I rely mainly on open source Software. I would use proprietary software as well but I think open source has some advantages:
- to be able to just install software on several computers
- being able to share data with a team easily.
- ease the entry: nobody is enthusiastic about trying something that comes with a hefty price tag.
However while there is open source software for almost anything it gets a bit sparse in regard to software for qualitative methods. Here is what I use:
A little software for transcribing audio. Audio can be controlled by
shortcuts. Especially useful is the setting of timestamps in the text
and that clicking on that parts of the text go to the according part in
the audio file.
Before using Easytranscript I used VLC together with some editor. When doing this, best use global shortcuts in VLC (e.g. some F-Key for start/stop and jump back) and word autocompletion in the editor.

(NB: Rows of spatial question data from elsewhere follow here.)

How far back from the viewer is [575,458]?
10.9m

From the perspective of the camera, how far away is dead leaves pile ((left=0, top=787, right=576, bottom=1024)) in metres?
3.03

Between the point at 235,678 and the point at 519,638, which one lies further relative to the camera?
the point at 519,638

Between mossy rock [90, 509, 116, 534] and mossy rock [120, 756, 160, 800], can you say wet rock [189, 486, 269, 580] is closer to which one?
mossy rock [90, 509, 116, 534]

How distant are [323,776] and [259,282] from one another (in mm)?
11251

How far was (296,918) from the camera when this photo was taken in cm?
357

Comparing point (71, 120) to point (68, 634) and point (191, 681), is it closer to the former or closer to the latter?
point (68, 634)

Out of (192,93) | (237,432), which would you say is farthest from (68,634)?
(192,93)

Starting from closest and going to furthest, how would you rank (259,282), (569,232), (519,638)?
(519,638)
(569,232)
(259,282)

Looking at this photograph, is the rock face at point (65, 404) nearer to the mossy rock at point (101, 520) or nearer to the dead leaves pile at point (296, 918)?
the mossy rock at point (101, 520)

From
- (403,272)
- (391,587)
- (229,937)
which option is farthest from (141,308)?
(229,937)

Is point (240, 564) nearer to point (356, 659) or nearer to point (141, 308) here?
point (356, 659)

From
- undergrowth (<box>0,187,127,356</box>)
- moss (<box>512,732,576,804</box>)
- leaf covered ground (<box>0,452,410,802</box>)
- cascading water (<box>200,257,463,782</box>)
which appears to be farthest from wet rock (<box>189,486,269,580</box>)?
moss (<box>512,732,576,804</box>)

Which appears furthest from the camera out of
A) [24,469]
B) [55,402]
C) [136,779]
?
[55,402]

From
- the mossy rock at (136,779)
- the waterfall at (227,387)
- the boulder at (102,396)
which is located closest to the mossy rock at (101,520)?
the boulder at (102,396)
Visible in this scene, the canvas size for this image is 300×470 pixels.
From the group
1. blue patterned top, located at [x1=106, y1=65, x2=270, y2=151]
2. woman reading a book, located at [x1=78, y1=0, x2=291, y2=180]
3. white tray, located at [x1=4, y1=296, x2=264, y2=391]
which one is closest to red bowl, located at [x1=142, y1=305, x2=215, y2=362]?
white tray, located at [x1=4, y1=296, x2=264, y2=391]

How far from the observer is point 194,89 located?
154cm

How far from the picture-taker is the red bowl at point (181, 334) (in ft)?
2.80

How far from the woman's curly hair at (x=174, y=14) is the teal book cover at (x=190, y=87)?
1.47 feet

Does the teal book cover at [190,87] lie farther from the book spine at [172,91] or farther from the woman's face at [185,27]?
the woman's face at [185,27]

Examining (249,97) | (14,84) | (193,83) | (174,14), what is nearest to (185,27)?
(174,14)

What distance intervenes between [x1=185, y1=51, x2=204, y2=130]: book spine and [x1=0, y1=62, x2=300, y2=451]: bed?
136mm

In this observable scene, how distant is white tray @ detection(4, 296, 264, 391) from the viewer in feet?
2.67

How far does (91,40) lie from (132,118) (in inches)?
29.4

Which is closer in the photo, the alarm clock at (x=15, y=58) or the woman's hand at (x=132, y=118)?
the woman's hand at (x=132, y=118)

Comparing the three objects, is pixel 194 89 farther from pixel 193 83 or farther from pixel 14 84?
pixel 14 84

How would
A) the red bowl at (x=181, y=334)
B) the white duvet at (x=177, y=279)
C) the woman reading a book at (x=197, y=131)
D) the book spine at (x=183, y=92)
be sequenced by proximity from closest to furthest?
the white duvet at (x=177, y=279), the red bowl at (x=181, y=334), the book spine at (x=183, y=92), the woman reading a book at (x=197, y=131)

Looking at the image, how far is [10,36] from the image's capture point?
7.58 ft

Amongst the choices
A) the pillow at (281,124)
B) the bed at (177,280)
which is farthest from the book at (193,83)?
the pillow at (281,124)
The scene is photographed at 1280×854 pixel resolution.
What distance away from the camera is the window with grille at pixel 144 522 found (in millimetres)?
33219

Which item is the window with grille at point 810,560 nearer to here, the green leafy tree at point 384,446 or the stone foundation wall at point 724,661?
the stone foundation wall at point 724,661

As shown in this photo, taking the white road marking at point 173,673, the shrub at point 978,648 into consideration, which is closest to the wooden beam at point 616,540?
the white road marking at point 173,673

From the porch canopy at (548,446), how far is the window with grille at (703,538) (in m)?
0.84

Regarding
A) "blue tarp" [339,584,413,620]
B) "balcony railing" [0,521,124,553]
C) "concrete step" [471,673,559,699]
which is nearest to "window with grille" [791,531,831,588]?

RQDA: A R-based software for
coding texts and retrieving text parts which have been coded. It has a
simple GUI although its not totally conforming to standards. The
installation requires R and GTK+ (the
installation is described here –
needs some dependencies, but no manual config required)
RQDA only takes plain text and not the .rtfwritten by Easytranscript, but copy and paste to a text editor can resolve the problem.
An alternative to RQDA might be CATMA (http://www.catma.de/) which runs on every computer that has Java installed. I have not tried it yet.
Open Office Writer: Serves me well
for writing reports, consent forms and whatever else I want to print on
Together with Zotero it is quite good for writing scientific text as well. Many Linux-Users will opt to LaTex for that though it is harder to get into.